Kann man den PC auch herunterfahren lassen nach einer bestimmten zeit Inaktivität? 
Also in der Energieverwaltung kann man ja Standby und Ruhemodus nach ner bestimmten Zeit einstellen. Geht das auch mit nem richtigen Shutdown?


----------



## Racer01014 (24. Mai 2007)

*AW: PC zeitverzögert ausschalten lassen*



			
				Ernie123 am 24.05.2007 17:27 schrieb:
			
		

> In "Ausführen"  "shutdown -s -t 3600" eingeben.
> zum Abbruch    "shutdown -a"
> 
> 3600 steht hier für die Wartezeit in Sekunden: 60*60s = 3600s
> ...



toll, genausowas mein ich. Nun möcht ich dies automatisieren, sodass ich des nicht immer wieder eingegen muss wenn ich den Rechner starte. Lässt sich da irgendwie was machen?


----------



## Nurgler (24. Mai 2007)

*AW: PC zeitverzögert ausschalten lassen*



			
				Racer01014 am 24.05.2007 17:43 schrieb:
			
		

> Ernie123 am 24.05.2007 17:27 schrieb:
> 
> 
> 
> ...



Das müsste mit ner batch-Datei gehen. Also ne neue .txt-Datei erstellen, shutdown -s -t 3600 eintragen und die Endung in .bat ändern.

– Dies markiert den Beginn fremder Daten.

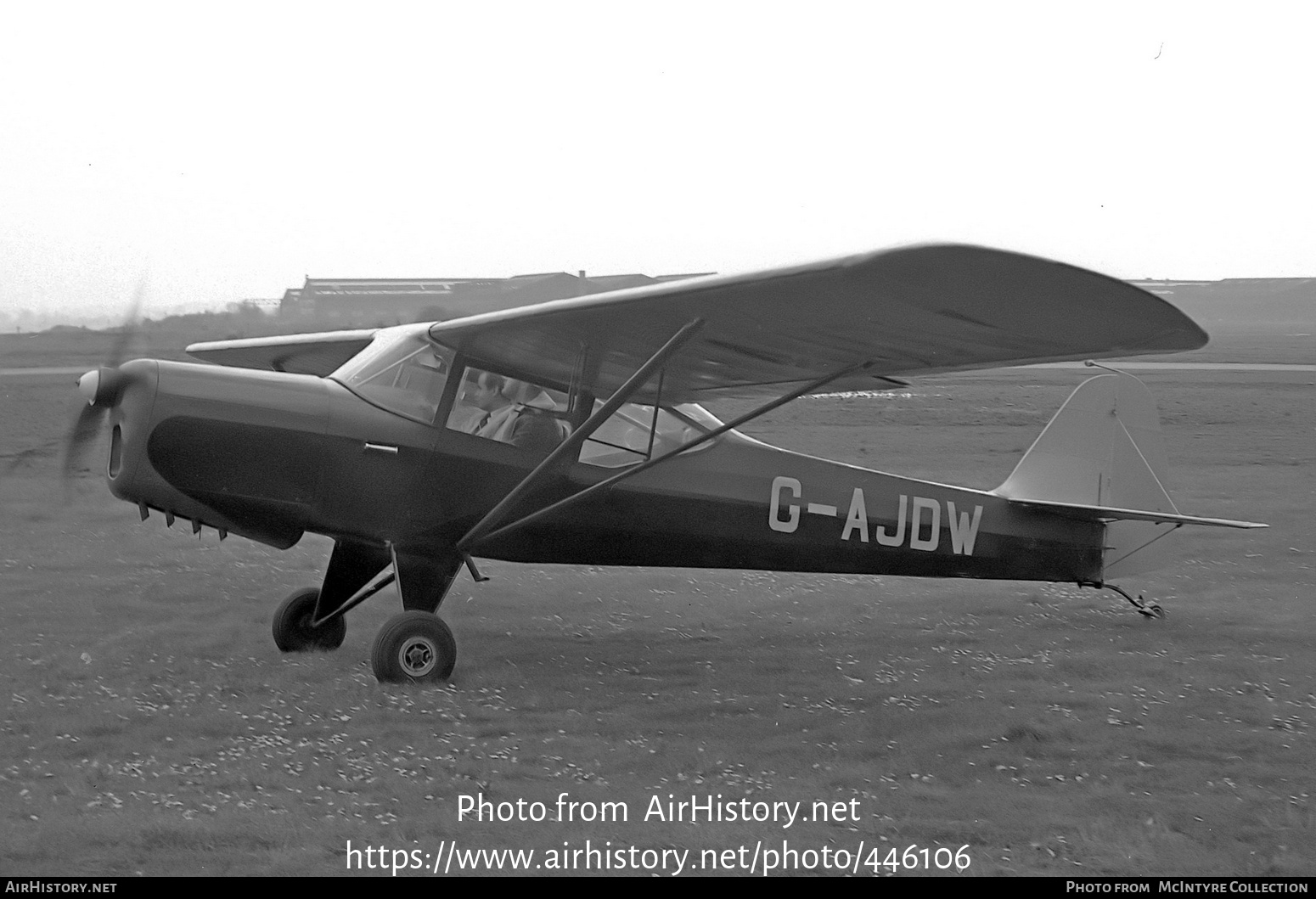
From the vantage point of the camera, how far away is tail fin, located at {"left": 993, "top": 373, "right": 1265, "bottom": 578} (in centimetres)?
855

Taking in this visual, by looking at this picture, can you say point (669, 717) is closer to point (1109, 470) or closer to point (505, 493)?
point (505, 493)

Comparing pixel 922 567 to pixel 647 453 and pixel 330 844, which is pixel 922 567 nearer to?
pixel 647 453

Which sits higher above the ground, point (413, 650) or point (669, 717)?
point (413, 650)

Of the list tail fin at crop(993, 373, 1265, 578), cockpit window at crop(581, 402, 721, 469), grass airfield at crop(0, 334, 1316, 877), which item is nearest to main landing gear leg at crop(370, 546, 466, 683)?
grass airfield at crop(0, 334, 1316, 877)

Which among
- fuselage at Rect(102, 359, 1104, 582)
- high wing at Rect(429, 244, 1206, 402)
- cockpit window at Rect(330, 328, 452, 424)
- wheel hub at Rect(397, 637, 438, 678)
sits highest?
high wing at Rect(429, 244, 1206, 402)

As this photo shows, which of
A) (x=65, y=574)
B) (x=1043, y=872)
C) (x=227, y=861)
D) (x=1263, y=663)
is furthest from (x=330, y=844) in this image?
(x=65, y=574)

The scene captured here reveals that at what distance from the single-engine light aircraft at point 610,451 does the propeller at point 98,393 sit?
0.07 ft

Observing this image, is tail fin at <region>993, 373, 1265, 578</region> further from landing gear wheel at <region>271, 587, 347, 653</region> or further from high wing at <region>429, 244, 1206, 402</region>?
landing gear wheel at <region>271, 587, 347, 653</region>

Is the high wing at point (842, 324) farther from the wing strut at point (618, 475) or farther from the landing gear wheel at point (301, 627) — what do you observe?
the landing gear wheel at point (301, 627)

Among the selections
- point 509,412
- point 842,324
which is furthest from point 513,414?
point 842,324

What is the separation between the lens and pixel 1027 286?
4.38 meters

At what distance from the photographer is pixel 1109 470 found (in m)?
8.78

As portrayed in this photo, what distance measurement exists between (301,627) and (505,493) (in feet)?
5.48

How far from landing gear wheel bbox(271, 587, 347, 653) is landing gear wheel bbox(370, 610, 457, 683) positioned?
3.44 feet
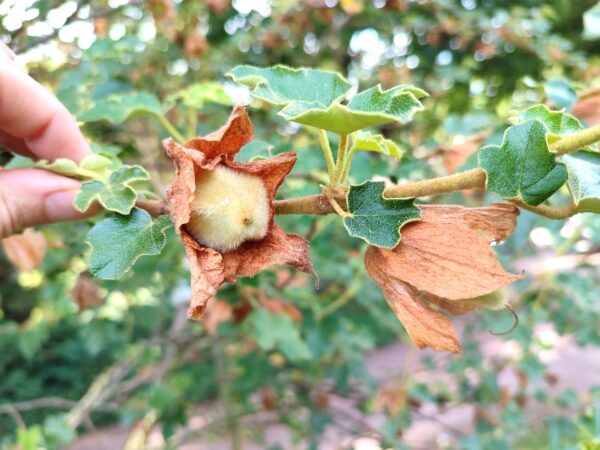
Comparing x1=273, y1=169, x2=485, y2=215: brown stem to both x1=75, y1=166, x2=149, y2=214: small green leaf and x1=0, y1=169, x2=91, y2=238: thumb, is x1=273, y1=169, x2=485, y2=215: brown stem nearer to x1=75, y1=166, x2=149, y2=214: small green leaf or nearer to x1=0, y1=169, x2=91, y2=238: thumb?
x1=75, y1=166, x2=149, y2=214: small green leaf

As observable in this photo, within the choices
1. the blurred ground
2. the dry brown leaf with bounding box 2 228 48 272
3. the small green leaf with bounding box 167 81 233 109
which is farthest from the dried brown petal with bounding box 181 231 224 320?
the blurred ground

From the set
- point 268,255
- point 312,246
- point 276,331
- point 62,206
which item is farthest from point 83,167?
point 276,331

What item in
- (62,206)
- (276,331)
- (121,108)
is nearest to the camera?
(62,206)

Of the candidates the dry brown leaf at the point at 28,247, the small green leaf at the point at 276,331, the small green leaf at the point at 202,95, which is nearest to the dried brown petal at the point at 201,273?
the small green leaf at the point at 202,95

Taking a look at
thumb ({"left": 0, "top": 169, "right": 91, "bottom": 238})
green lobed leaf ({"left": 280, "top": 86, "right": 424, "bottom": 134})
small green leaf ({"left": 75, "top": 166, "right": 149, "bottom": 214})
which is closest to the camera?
green lobed leaf ({"left": 280, "top": 86, "right": 424, "bottom": 134})

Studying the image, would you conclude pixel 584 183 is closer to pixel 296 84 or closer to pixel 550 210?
pixel 550 210
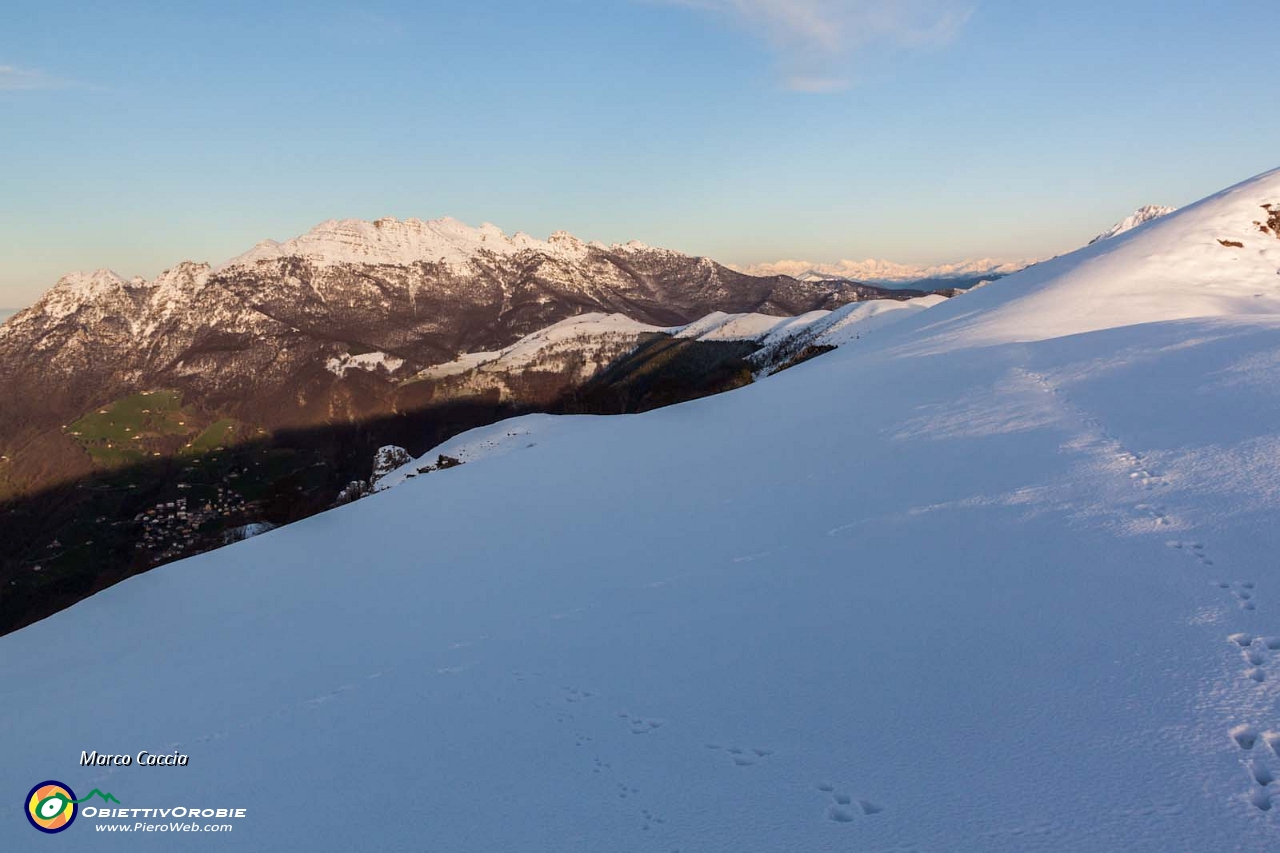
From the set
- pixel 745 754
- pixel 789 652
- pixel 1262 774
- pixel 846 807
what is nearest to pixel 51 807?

Und dann ne Autostartverknüpfung anlegen.


----------



## The-Yardbird93 (24. Mai 2007)

*AW: PC zeitverzögert ausschalten lassen*

geht das ganze auch andersrum?
also zu einer bestimmten zeit hochfahren lassen(Kaltstart)
wäre nähmlich echt cool wenn ich aus der schule komme und der pc ist schon an.


----------



## Nurgler (24. Mai 2007)

*AW: PC zeitverzögert ausschalten lassen*



			
				The-Yardbird93 am 24.05.2007 17:53 schrieb:
			
		

> geht das ganze auch andersrum?
> also zu einer bestimmten zeit hochfahren lassen(Kaltstart)
> wäre nähmlich echt cool wenn ich aus der schule komme und der pc ist schon an.



Klar geht das. Du musst nur einen Task planen (unter Systemsteuerung geplante Tasks) und dann da irgendwo die Option, "reaktivern des Computers zum Ausführen zulassen" oder so ähnlich aktivieren. Damit kannst du dann auch gleich schon mal die Mail abrufen und den Browser starten.   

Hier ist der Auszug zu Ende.